# Verizon Wireless EVDO w/Thinkpad T61p Sierra MC5725

## jeffk

Can anyone provide up-to-date tips on connecting to Verizon Wireless' EVDO service? My hardware is an IBM/Lenovo T61p, and the failure would seem to be somewhere in the pppd call peer scripts and chat.

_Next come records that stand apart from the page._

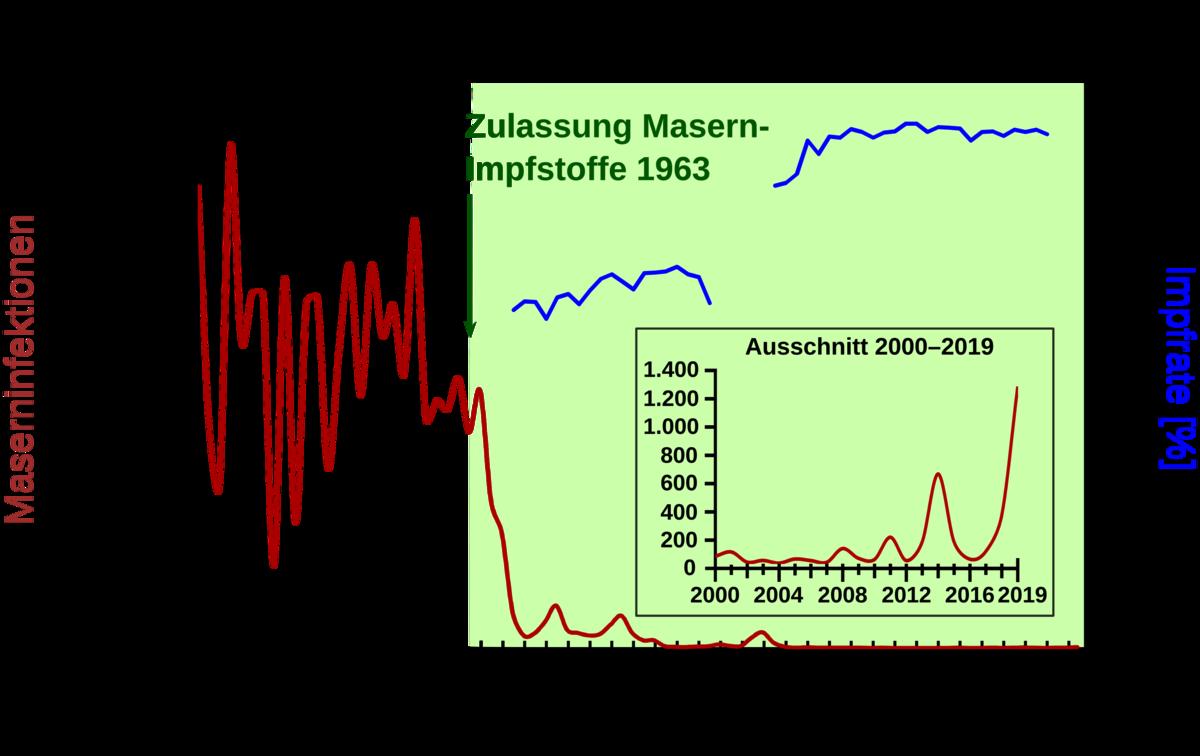 Masernimpfstoff Wikipedia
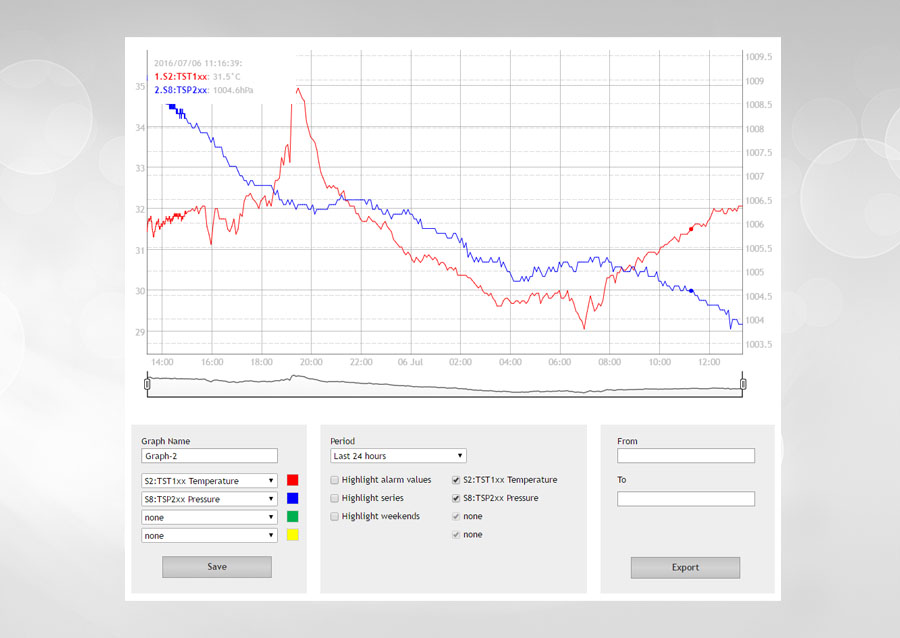 tcw220-ethernet-data-logger-graph-900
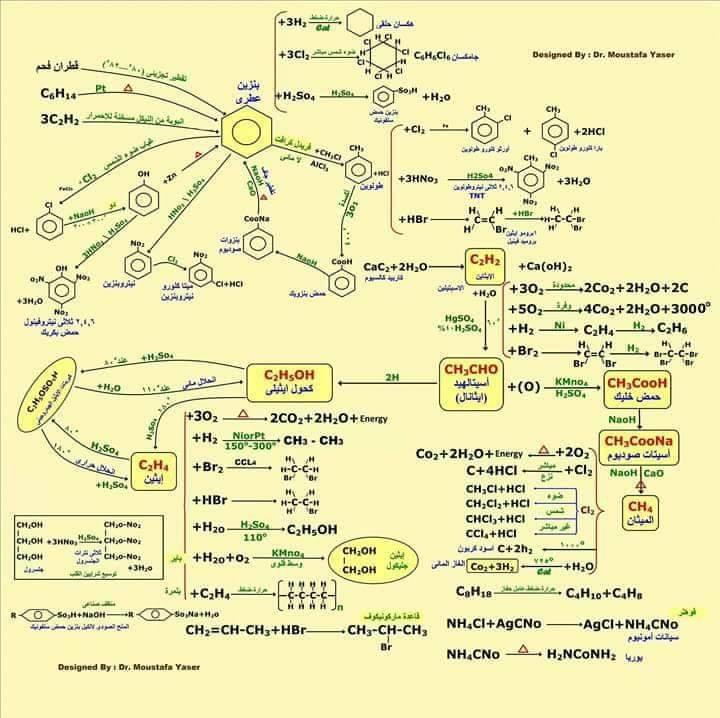 أهم المخططات والمقارنات فى منهج الكيمياء للثانوية العامة مستر إيهاب سعيد 54220510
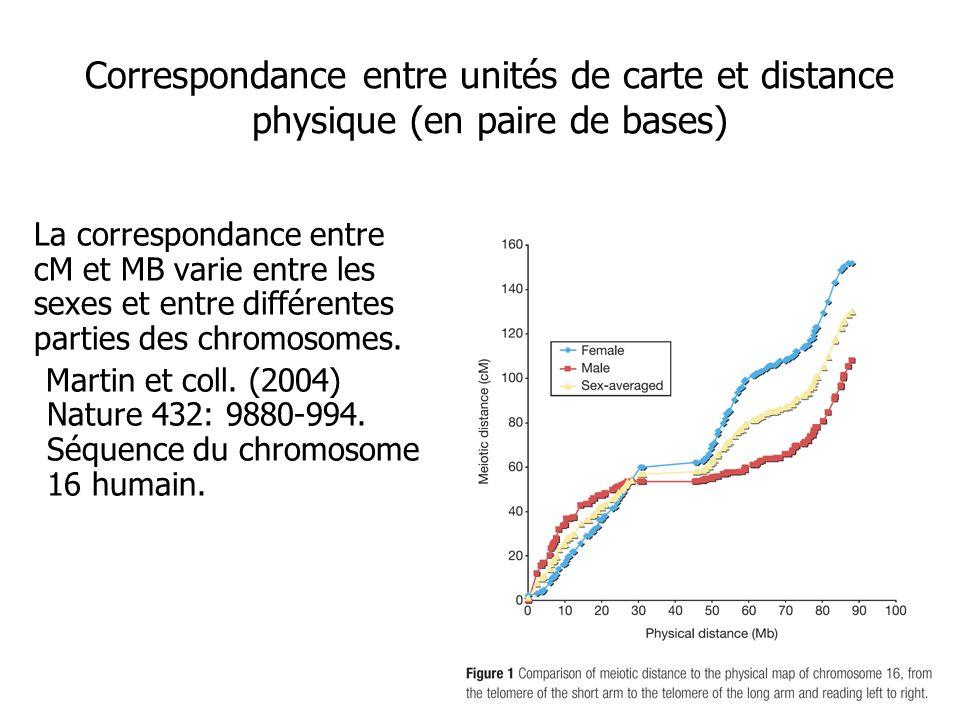La correspondance entre cM et MB varie entre les sexes et entre différentes parties des chromosomes. Martin et coll. (2004) Nature 432: 9880-994. Séqu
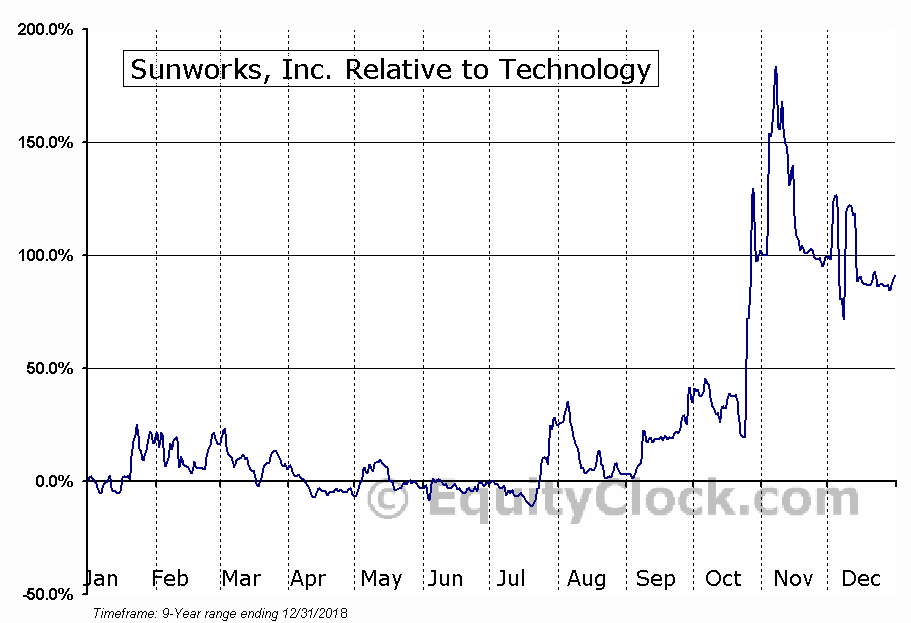 SUNW Relative to the Sector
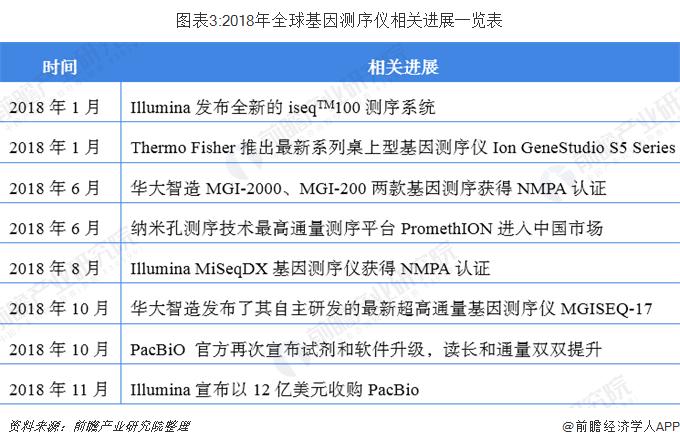 图表3:2018年全球基因测序仪相关进展一览表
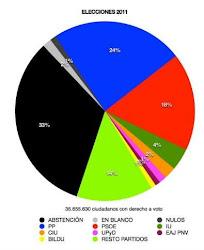 Mayoría de Abstención en las Elecciones 2011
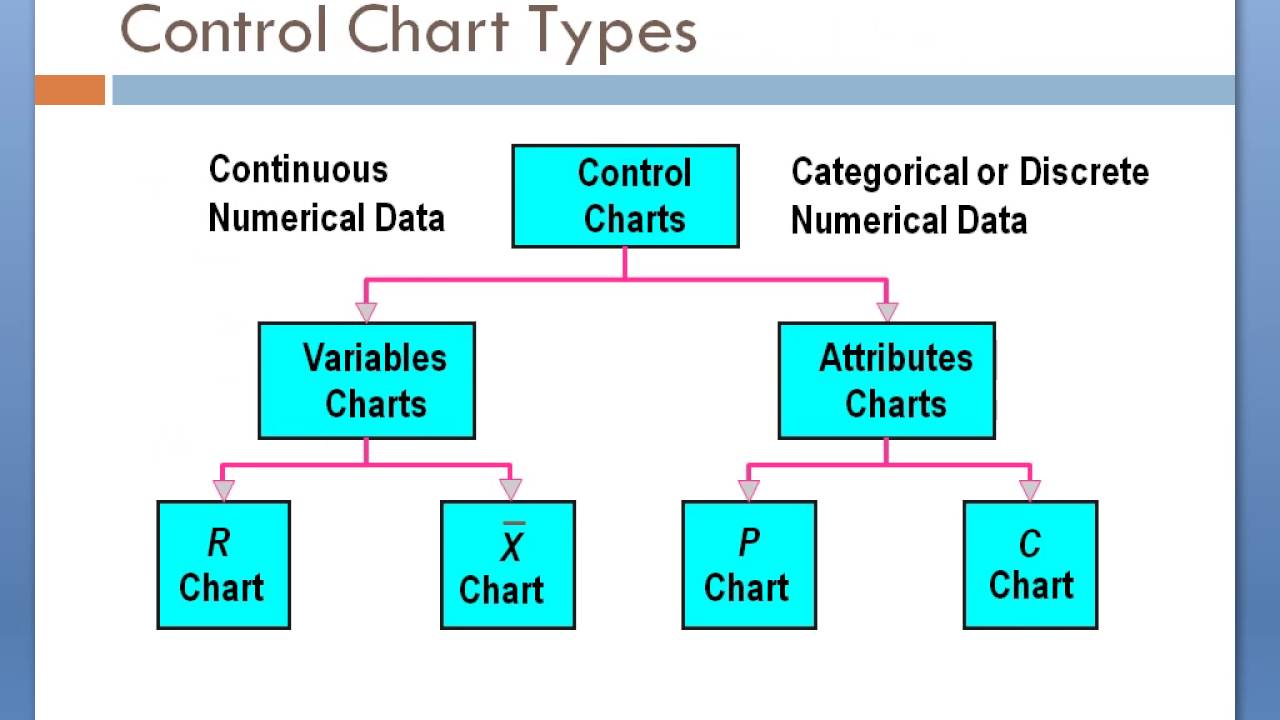 Control Chart Types Wiring Diagrams 15a Voltage Regulator Electronic Circuits And Diagramelectronics Images Gallery
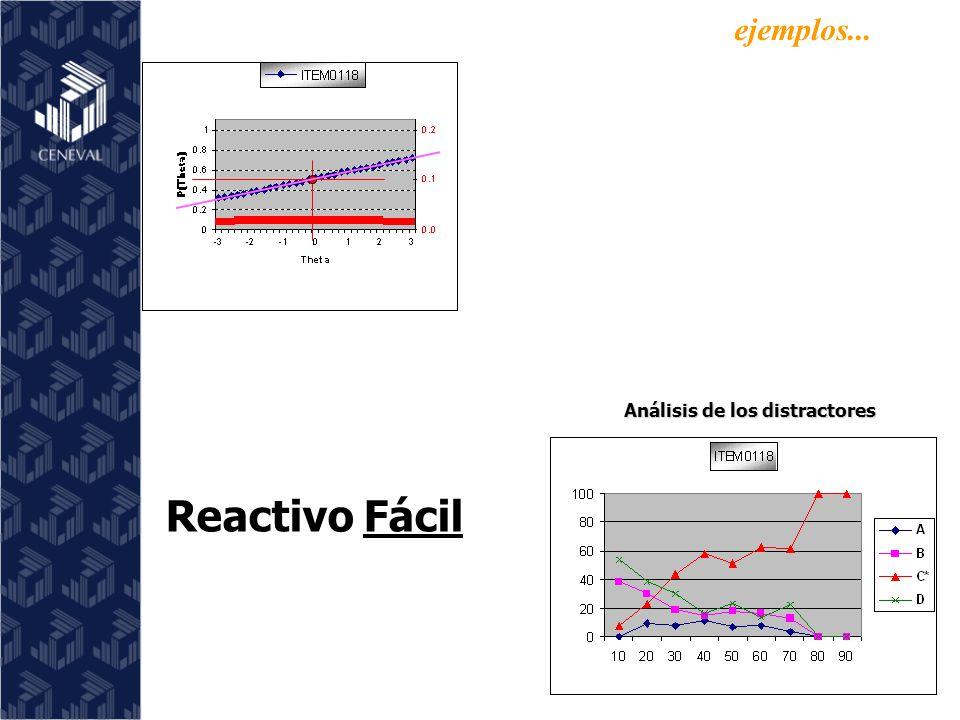 Análisis de los distractores Reactivo Fácil ejemplos...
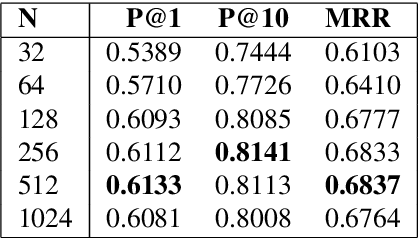 Figure 3 for Large Scale Question Paraphrase Retrieval with Smoothed Deep Metric Learning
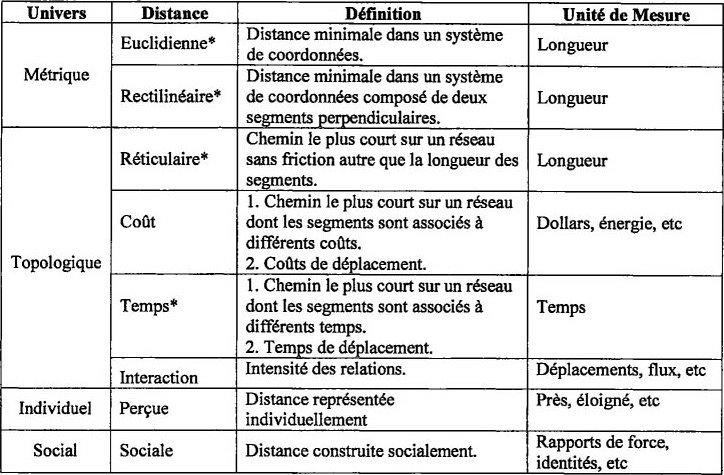 Distances interactions et analyse spatiale de la ville - Tableau poids et mesures ...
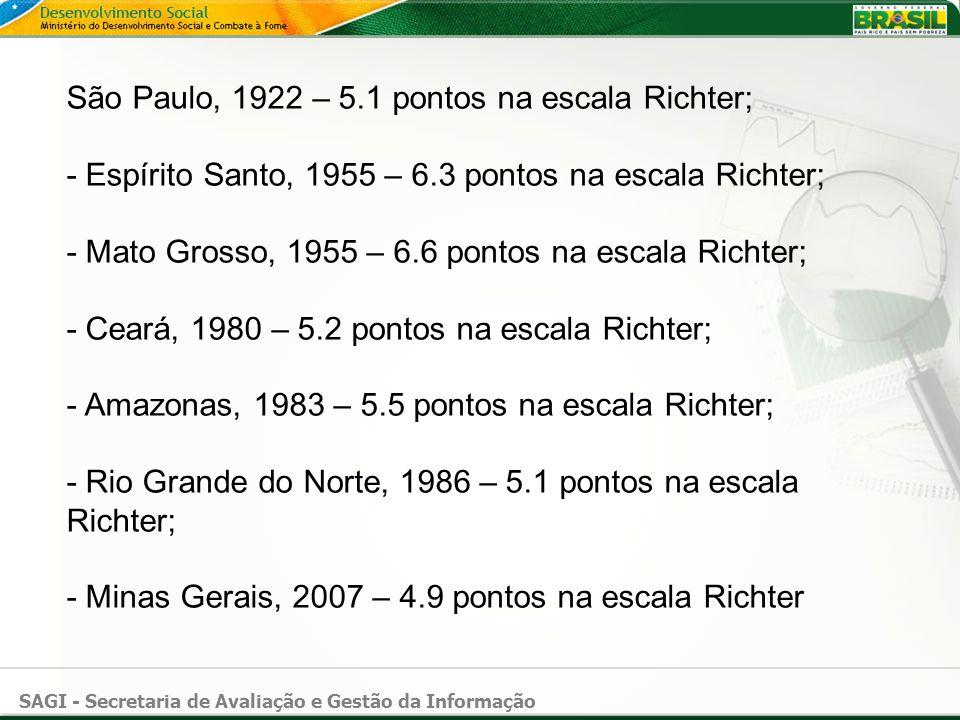 São Paulo, 1922 – 5.1 pontos na escala Richter; - Espírito Santo, 1955 – 6.3 pontos na escala Richter; - Mato Grosso, 1955 – 6.6 pontos na escala Richter; - Ceará, 1980 – 5.2 pontos na escala Richter; - Amazonas, 1983 – 5.5 pontos na escala Richter; - Rio Grande do Norte, 1986 – 5.1 pontos na escala Richter; - Minas Gerais, 2007 – 4.9 pontos na escala Richter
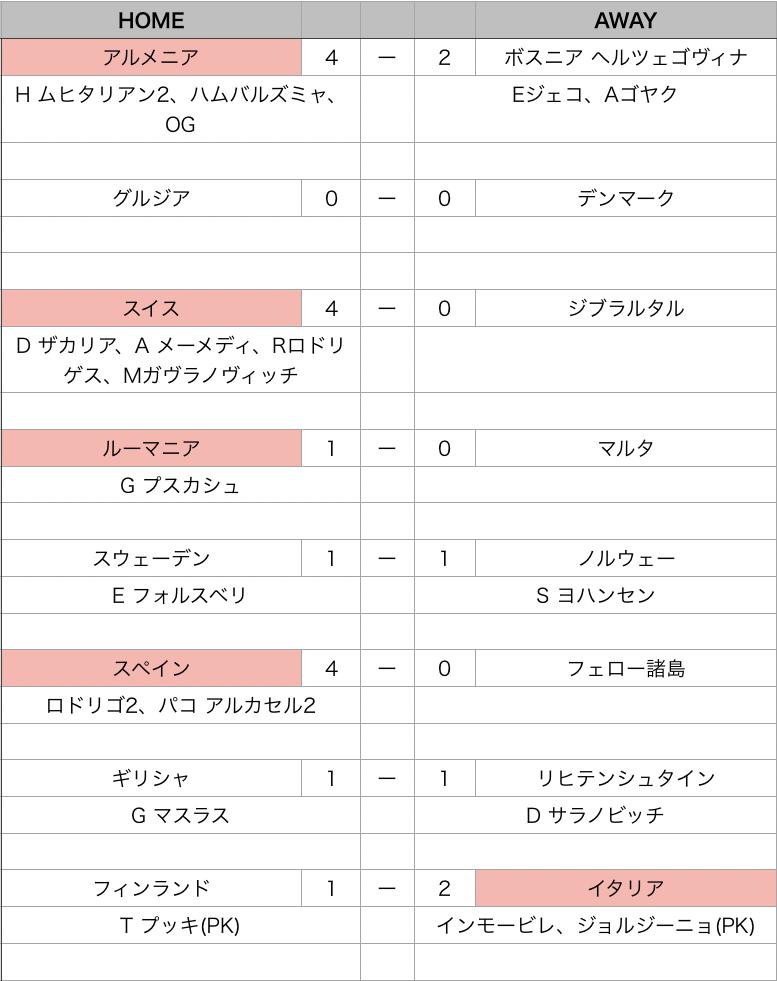 f:id:bokukantoku:20190909133136j:plain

References: Thinkwiki: Verizon 1xEV-DO WWAN, How-To: EVDO on Gentoo Linux

Kernel parameters look good:

```
# grep -e "PPP\|SIERRA" kernel-config-x86-2.6.28-gentoo-r1 

CONFIG_PPP=m

# CONFIG_PPP_MULTILINK is not set

CONFIG_PPP_FILTER=y

CONFIG_PPP_ASYNC=m

CONFIG_PPP_SYNC_TTY=m

CONFIG_PPP_DEFLATE=m

CONFIG_PPP_BSDCOMP=m

CONFIG_PPP_MPPE=m

CONFIG_PPPOE=m

CONFIG_PPPOL2TP=m

CONFIG_USB_SERIAL_SIERRAWIRELESS=m
```

Normally only module ppp_generic autoloads, so modprobe ppp_async:

```
# modprobe ppp_async

# lsmod | grep -e "ppp\|sierra"

ppp_async               7424  0 

crc_ccitt               1984  1 ppp_async

ppp_generic            17756  1 ppp_async

slhc                    5184  1 ppp_generic

sierra                  8776  0 

usbserial              23812  1 sierra

usbcore               115032  9 sierra,usbserial,sl811_hcd,usbhid,ohci_hcd,uhci_hcd,usb_storage,ehci_hcd
```

The Sierra modem is found on the USB bus:

```
# lshw | grep Sierra

                   product: Sierra Wireless MC5725 Modem

                   vendor: Sierra Wireless, Incorporated

# lsusb

Bus 004 Device 001: ID 1d6b:0001  

Bus 007 Device 001: ID 1d6b:0001  

Bus 006 Device 002: ID 1199:0220 Sierra Wireless, Inc. 

Bus 006 Device 001: ID 1d6b:0001  

Bus 005 Device 002: ID 045e:00dd Microsoft Corp. 

Bus 005 Device 003: ID 045e:0040 Microsoft Corp. Wheel Mouse Optical

Bus 005 Device 001: ID 1d6b:0001  

Bus 001 Device 001: ID 1d6b:0002  

Bus 002 Device 001: ID 1d6b:0002  

Bus 003 Device 001: ID 1d6b:0001  

Bus 003 Device 002: ID 0a5c:2110 Broadcom Corp. 

Bus 003 Device 003: ID 0483:2016 SGS Thomson Microelectronics Fingerprint Reader
```

The appropriate /dev/ttyUSB0 note already exists:

```
# ls -l /dev/ttyUSB*

crw-rw---- 1 root uucp 188, 0 Jan 20 17:47 /dev/ttyUSB0

crw-rw---- 1 root uucp 188, 1 Jan 20 17:47 /dev/ttyUSB1

crw-rw---- 1 root uucp 188, 2 Jan 20 17:47 /dev/ttyUSB2
```

Per the thinkwiki reference, I can echo some test interactions with the modem:

```
# cat /dev/ttyUSB0 &

[1] 18512
```

```
# echo AT > /dev/ttyUSB0

AT

OK

```

```
# AT+GSN

0x6SNIPMYHEX

OK

```

The /proc interfaces work to turn on and off the modem via software:

```
# echo enabled > /proc/acpi/ibm/wan

# echo 'at!pcstate=1' > /dev/ttyUSB0

# at!pcstate=1

OK

```

(Omitting 'disabled' step, but that works too)

```
# kill -9 18512
```

Now for the part that doesn't work, pppd call (script). For any variation of the following I get a nondescriptive "Connect script failed."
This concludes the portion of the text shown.